In a study by Schmid et al., sleep restriction (4.25 hours) was significantly associated with a decrease in global physical activity and in the percentage of intense physical activity, and thus a decrease in energy expenditure (Citation80). After acute total sleep deprivation, postprandial (after breakfast) estimated energy expenditure (i.e. indirect calorimetry) was also reduced on the following morning (Citation81).

In contrast, no change in energy expenditure was described in other sleep restriction studies (Citation69,Citation73), and energy expenditure was increased when measured in a calorimetric chamber (Citation82). For these authors, the weight gain seemed to be related more to an up-regulation of appetite, with a subsequent increase in energy intake and a net positive balance, than to a decrease in energy expenditure due to lack of exercise.

In conclusion, short sleep duration does not seem substantially to affect total energy expenditure, nor is there sufficient evidence in support of any meaningful effect of restricted sleep on the different components of energy expenditure (i.e. sleeping metabolic rate, thermal effect of food, physical activity energy expenditure, and non-exercise activity thermogenesis). Each of these components requires different measurement tools, and each can be differentially affected by sleep.

Perspectives

Can sleeping more prevent overweight and obesity?
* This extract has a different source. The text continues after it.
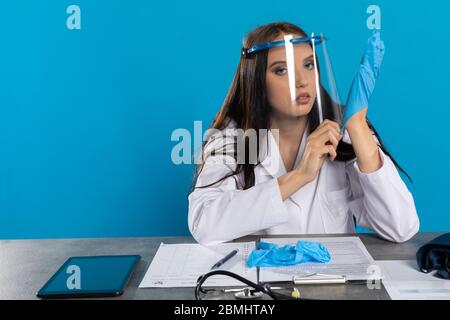 Vor dem Besuch des Patienten bereitet sich der Arzt darauf vor, sich nicht versehentlich mit einer Infektionskrankheit zu infizieren. Stockfoto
Beyond the evidence showing an association between sleep deficit and weight gain lies a crucial question: Is ‘sleeping more’ a solution for overweight and obesity? There is no obvious answer to this debate, but several perspectives can be considered to suggest avenues for research.

First, ‘sleeping more’ is not an easy solution. Multiple epidemiological studies have shown an increase in the percentage of adults and adolescents around the globe reporting short sleep durations (Citation13,Citation83). The determinants of short sleep duration are linked to occupational duties (shift-work, increased commuting time between home and work) but also to leisure activities and the use of internet, mobile phone, and video games (Citation84–86). In addition to the behavioral components of short sleep duration, there are also multiple clinical causes of poor sleep—insomnia, sleep apnea, restless leg syndrome—which affect 20% to 30% of adults (Citation87,Citation88).

There is currently no evidence that improving sleep may help people to reduce their weight. Prevention of obesity is a complex problem, and we have discussed how sleep interacts with various biological and behavioral pathways. Further research is needed to determine whether interventions aimed at increasing sleep duration may be useful in combating obesity. However, this research may be difficult to conduct. To observe a measurable difference in weight, a long time will be needed, and maintaining good compliance in such trials will not be easy. Physical activity, environmental help, and even napping may be proposed to improve sleep quality and quantity (Citation89).

Declaration of interest: Professor Leger has received funding or has been main investigator in studies sponsored by Sanofi-Aventis, Merck, Vanda, Actelion, Bioprojet, Philips, ResMed, Vitalaire in the last 5 years. He declares no conflict of interest for this manuscript. Doctor Vecchierini has received funding in studies sponsored by Sanofi-Aventis, Merck, Vanda, Bioprojet, ResMed, in the last 5 years. She declares no conflict of interest for this manuscript. Other authors declare no conflict of interest.